Mr MacLochlainn claimed in the Dáil on Tuesday that a Garda superintendent had points wiped from his licence this year while driving in his personal car — an allegation he repeated last night.
However, despite the Sinn Féin justice spokesman warning he will take the information to the Garda inspectorate next Tuesday if it is not acted on, Ms Fitzgerald told the Irish Examiner the allegations made in the Dáil were “incorrect”.
“I had an example this week in the Dáil where certain issues [were raised by Mr MacLochlainn] in relation to the fixed-point penalty system. A very dramatic statement but the facts are different,” she said.
“The facts are we have reformed the system. The facts are the DPP is making the decision in relation to every case involving a garda. That has happened this year.
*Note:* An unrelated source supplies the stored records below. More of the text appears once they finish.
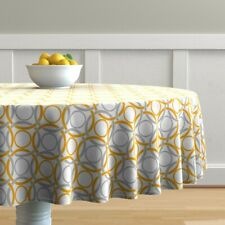 Round Tablecloth Circles Orange Abstract Geometric Cotton Sateen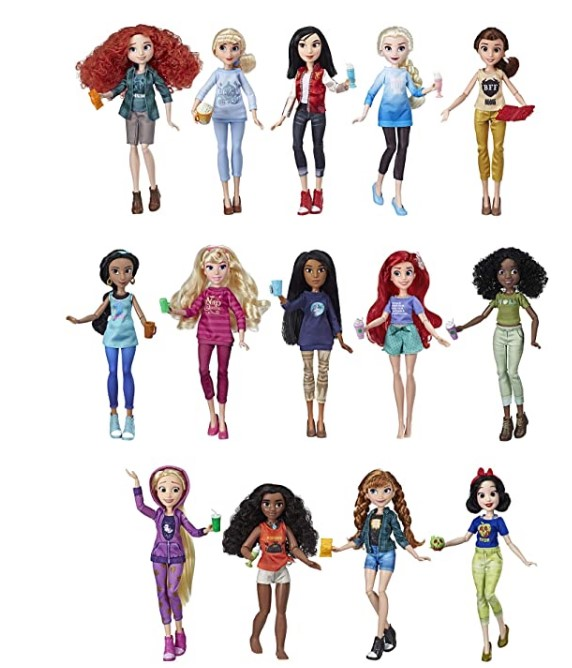 Christmas Gifts For 3-Year-Old Girl-Disney Princess Ralph Breaks The Internet Movie Dolls with Comfy Clothes & Accessories, 14 Doll Ultimate Multipack (Amazon Exclusive)
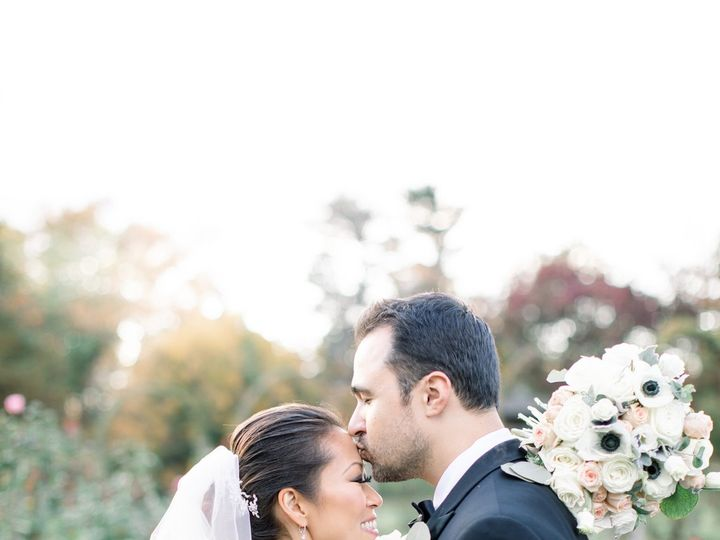 Tmx Molly And Larry 28 51 933331 160433644345074 West Hartford, Connecticut wedding florist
And there is nobody, there is no senior person with three... The allegations are incorrect. There is no evidence, he didn’t give it. He didn’t give it to me.”
Ms Fitzgerald said the system has been dramatically reformed.
“What I said, when I answered it in the Dáil, was that we have a new system in place, we have a judge looking at it at the end of the year,” she said.
“What we have is in every case where a garda who is driving their own private vehicle has penalty points written off is it is to go to the DPP for a decision. Now if it goes to the DPP and she says ‘no they are not being written off’ but we haven’t had an incident of that.
“But sometimes I, in the Dáil, I get very dramatised descriptions of what happened, under privilege, but of course when you go to check it out the facts can be quite different.”
Contacted by the Irish Examiner last night, Mr Mac Lochlainn repeated the allegation that a Garda superintendent had penalty points wiped from his licence while driving his own car in July.
He said the individual has had a number of other penalty points wiped from his personal car in recent years, naming the dates, and said in each case he has used the rarely stated section of the Road Traffic Act 2010 that officers are exempt from the penalties if they are using their personal car to respond to an emergency at the time.
Mr MacLochlainn declined to provide the information in his possession to Ms Fitzgerald or the Department of Justice this week, saying the Department has “profoundly failed” to examine similar issues in the past.
The Donegal North-East TD said he will go directly to the Garda inspectorate on Tuesday to provide the information to the organisation and ask it to begin its own investigation — a move it can make without the department’s authorisation in certain circumstances.
While the penalty points saga caused a political crisis last year, the Coalition has insisted independent investigations have fully resolved the controversy.